OT: "copyright" (imprint) date vs. publication date

Victor Steinbok aardvark66 at GMAIL.COM
Tue Mar 29 07:43:48 UTC 2011


I suspect, you're all thinking too hard about this. I can see a reason
for HDAS to be concerned about this kind of dating, as opposed to
standard dictionaries. But, unless it's a result of a "real-time"
ethnographic investigation, the attestation dates necessarily /must/ be
tied to something definite. But true positivism is an exception, not a
rule--getting a definitive nexus for word/phrase origin (e.g., "red
herring" in the modern sense) is more of a lucky coincidence than a
model to be emulated.

And talking about how long it takes a book to go from MS to retail makes
no sense to me. Even today editing+printing time varies significantly
both from book to book and from one domain to another (novels take a
different amount of time than political memoirs or physics textbooks).
So there is no real reason for discussing this in great detail. Can we
just admit that it's true that even the earliest publication dates are,
in some sense, not true and move on?

Diaries are a funny thing. I suppose one can trust some of them (e.g.,
Pepys) for being duplicated verbatim.
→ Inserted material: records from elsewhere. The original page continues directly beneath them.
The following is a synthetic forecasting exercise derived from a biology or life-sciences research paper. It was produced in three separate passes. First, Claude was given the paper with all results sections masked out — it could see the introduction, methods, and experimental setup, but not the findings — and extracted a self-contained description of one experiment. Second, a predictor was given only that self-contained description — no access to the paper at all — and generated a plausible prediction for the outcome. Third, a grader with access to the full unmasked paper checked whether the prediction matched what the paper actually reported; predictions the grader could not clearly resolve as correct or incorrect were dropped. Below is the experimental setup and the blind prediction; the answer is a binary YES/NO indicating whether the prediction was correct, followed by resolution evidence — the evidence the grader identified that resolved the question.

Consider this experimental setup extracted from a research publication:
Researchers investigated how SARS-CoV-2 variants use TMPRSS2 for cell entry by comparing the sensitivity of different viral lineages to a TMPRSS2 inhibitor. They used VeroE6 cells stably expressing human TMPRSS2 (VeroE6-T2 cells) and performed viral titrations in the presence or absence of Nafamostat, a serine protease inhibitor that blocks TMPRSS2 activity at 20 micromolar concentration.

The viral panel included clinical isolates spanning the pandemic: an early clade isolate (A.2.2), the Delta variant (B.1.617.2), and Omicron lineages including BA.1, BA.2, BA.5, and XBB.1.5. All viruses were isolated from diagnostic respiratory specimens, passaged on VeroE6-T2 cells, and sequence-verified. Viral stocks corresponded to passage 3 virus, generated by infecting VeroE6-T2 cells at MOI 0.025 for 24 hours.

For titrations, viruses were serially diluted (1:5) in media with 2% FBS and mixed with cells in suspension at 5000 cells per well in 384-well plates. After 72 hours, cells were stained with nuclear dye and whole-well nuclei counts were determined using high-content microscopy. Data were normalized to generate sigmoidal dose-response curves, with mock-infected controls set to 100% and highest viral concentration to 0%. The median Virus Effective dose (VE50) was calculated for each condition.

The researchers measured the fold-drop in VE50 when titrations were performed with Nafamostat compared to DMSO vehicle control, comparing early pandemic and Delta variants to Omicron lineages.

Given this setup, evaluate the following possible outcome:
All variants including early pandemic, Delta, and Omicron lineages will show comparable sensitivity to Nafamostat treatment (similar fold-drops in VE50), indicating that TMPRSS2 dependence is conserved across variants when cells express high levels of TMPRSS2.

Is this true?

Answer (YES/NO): NO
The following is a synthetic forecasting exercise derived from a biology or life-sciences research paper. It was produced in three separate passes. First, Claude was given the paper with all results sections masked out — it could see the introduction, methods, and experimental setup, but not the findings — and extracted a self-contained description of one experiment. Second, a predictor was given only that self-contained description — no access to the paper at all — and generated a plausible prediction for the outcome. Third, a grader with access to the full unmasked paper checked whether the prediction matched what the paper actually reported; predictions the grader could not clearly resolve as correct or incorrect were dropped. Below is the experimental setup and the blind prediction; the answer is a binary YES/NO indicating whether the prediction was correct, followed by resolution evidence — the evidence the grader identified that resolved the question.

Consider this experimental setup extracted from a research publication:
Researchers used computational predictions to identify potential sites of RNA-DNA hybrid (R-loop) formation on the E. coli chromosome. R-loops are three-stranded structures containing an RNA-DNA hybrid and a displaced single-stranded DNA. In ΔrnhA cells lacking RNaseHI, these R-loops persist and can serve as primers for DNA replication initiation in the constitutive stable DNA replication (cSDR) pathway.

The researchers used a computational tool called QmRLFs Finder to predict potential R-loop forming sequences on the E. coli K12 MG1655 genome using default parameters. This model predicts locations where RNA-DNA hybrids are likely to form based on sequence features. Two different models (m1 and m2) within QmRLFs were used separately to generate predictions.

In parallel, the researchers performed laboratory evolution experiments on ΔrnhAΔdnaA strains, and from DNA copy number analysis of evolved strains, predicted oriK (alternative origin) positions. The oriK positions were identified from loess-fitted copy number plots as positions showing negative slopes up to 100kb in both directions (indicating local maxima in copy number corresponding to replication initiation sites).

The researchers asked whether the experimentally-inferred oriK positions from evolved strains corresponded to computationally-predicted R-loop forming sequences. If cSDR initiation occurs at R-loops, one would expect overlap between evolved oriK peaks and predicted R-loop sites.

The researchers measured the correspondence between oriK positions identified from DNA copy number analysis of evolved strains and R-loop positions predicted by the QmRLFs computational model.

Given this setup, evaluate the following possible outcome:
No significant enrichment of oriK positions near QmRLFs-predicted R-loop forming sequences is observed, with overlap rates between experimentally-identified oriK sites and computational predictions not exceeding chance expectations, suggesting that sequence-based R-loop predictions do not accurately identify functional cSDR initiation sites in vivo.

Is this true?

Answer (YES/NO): NO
But most are edited--unless it's
crystal clear what's been added, there could be problems with dating.
The only ones that are actually reliable are original MSS and facsimile
editions.

     VS-)

On 3/28/2011 7:16 PM, Jonathan Lighter wrote:
> And don't forget, in the pre-computer days it could *easily* take three
> months for a book actually to appear after the publisher accepted the ms.
> and received the final draft.
>
> OTOH, tiny corrections can be snuck in almost up to the last moment.
>
> The difference between a copyright date of, say, "1900" and "1901" could be
> one or two days or 366. And, as you suggest, the time it takes for anyone to
> read it could be longer than that.
>
> So despite the demands of positivism, HDAS and OED dates all imply a little
> bit of wiggle room.  (Published diaries are an issue unto themselves. You
> may remember the case of "Murphy's Law" many months back.)
>
> But as an HDAS user, you can be confident that the dates therein are the
> most accurate I was able to assign.